The Squam Conservation Internship provides skills and experience for future conservation professionals while working as the driving force behind the SLA’s conservation mission. This volunteer internship provides hands-on conservation work experience and certifications over a broad range of activities. Interns serve as campsite hosts and caretakers at our backcountry campsites, work toward the eradication of variable milfoil, help preserve loon populations on Squam, engage both youth and adults in environmental education, and perform other conservation duties such as shoreline restoration and trail maintenance and construction. Squam Conservation Interns also regularly write about their experiences in the Squam Watershed. Learn more about the internship program here.
July 10, 2017
A tear nearly streams down my face as I sit on the caretaker dock at Chamberlain Reynolds, or as we like to call it in the intern house, chamberlain rentals. I am looking across the lake to a beautiful fully set sun with nothing left but rainbow hues; the moon is shining brightly down right above my head and fireworks are going off in the distance. In this special moment, I realized just how important all the work we do is and how lucky I am to be spending a summer in such an amazing place.

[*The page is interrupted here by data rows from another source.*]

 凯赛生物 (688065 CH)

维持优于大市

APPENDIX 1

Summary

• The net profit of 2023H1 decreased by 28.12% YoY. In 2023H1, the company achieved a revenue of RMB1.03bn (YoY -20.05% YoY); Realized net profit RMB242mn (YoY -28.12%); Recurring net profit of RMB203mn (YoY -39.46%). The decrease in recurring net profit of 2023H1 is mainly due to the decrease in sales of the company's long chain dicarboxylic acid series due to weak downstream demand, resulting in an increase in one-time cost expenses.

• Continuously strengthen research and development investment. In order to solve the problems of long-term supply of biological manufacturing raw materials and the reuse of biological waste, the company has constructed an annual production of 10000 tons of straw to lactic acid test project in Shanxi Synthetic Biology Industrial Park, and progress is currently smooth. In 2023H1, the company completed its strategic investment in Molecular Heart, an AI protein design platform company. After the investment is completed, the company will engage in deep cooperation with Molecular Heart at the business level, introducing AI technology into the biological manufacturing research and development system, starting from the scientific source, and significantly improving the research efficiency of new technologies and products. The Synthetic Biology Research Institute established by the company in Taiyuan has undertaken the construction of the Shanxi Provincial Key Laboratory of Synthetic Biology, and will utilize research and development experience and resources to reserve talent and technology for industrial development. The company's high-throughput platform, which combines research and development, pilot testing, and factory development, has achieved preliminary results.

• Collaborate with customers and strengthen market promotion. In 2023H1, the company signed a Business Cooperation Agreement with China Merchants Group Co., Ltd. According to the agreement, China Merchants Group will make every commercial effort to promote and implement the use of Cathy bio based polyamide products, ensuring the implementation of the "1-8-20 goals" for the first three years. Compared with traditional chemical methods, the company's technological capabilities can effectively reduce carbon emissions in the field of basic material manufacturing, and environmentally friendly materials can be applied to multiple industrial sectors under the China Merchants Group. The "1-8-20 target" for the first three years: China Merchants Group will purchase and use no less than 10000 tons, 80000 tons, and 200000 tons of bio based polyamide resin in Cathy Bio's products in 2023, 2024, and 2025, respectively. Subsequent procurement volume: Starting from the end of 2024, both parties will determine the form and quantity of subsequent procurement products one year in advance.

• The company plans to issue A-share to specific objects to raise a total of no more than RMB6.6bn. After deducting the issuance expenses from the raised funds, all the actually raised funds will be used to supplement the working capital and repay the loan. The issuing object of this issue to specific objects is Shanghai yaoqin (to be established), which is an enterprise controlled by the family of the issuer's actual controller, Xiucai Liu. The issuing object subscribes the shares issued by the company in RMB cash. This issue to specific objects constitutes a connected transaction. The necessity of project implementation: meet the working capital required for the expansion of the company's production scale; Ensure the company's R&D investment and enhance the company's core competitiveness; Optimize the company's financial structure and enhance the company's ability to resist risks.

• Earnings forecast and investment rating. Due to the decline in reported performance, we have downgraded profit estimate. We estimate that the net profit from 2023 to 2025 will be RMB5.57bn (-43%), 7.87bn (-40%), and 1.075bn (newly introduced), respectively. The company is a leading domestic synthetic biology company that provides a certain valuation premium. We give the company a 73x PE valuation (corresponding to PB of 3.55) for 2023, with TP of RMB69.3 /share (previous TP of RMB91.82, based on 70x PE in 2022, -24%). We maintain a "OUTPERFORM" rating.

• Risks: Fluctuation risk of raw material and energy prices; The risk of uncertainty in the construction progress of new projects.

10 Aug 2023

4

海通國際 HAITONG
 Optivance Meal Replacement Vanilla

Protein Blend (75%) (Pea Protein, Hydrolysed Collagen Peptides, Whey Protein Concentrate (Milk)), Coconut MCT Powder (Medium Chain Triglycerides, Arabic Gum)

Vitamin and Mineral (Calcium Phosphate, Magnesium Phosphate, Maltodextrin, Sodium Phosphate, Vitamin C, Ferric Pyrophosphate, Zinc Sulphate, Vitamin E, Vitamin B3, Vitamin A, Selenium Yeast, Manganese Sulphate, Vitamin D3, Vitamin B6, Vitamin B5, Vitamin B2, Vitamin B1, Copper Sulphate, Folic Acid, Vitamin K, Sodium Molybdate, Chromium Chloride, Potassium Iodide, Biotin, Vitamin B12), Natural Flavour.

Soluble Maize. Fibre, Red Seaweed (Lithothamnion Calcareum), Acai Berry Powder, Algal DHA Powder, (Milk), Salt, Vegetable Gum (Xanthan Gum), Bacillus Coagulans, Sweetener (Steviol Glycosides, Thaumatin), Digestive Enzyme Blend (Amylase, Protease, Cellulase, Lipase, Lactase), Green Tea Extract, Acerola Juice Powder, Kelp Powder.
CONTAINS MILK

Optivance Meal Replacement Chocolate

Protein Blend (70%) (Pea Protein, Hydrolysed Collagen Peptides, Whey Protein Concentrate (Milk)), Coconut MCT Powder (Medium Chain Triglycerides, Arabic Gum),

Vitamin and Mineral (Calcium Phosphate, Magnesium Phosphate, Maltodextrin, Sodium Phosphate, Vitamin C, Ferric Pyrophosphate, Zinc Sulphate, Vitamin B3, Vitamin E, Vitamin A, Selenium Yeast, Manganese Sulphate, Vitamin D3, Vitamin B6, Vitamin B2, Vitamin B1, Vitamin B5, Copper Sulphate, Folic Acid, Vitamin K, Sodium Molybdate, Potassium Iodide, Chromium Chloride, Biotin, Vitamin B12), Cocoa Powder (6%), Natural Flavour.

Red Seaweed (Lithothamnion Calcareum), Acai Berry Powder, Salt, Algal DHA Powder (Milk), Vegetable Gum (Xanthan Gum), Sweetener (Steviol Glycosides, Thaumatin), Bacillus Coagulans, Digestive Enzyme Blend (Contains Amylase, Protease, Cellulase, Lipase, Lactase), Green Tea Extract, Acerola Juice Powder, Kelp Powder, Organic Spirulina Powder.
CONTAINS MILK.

My first experience camping alone for the weekend started off not so great. The rain was persistent both Friday and Saturday night. Being stuck in my tent for hours at a time was not exactly how I pictured my weekend going, but I knew Sunday would bring sunshine, so I did what I could to get through the first two days while looking very forward to Sunday.
Sunday arrived and I had a jammed packed day. The day started with putting in swim lines. This proved to be a little more time consuming than we had originally anticipated due to the excessive amount of knots that needed to be untied. Lucky for me, I had the help of Alice, Stephen, and Katri. The next task, the one I was a little too excited for was raking the lake. The leaves were piled nearly a foot high on the beach. Before even being told that this was something I needed to do, I already knew I wanted to tackle the job. We raked, poked, picked, shoveled, grabbed, pretty much tried every technique out there to dig the leaves out of their tightly compacted area and then move them out of the way. The results after a few short hours were incredible. This was one of the most satisfying things I have done out here, like I said I may have been a little too excited about this task. The rest of my afternoon was spent cleaning bathrooms and checking in campers. It was an exhausting day, but it was filled with tasks that I know are appreciated by everyone who visits the campsites.
When my “work” day ended, none of it felt like work. I sat on that dock and thought about how all of this work is not just so the visitors can enjoy this beautiful land, but I too am able to enjoy it.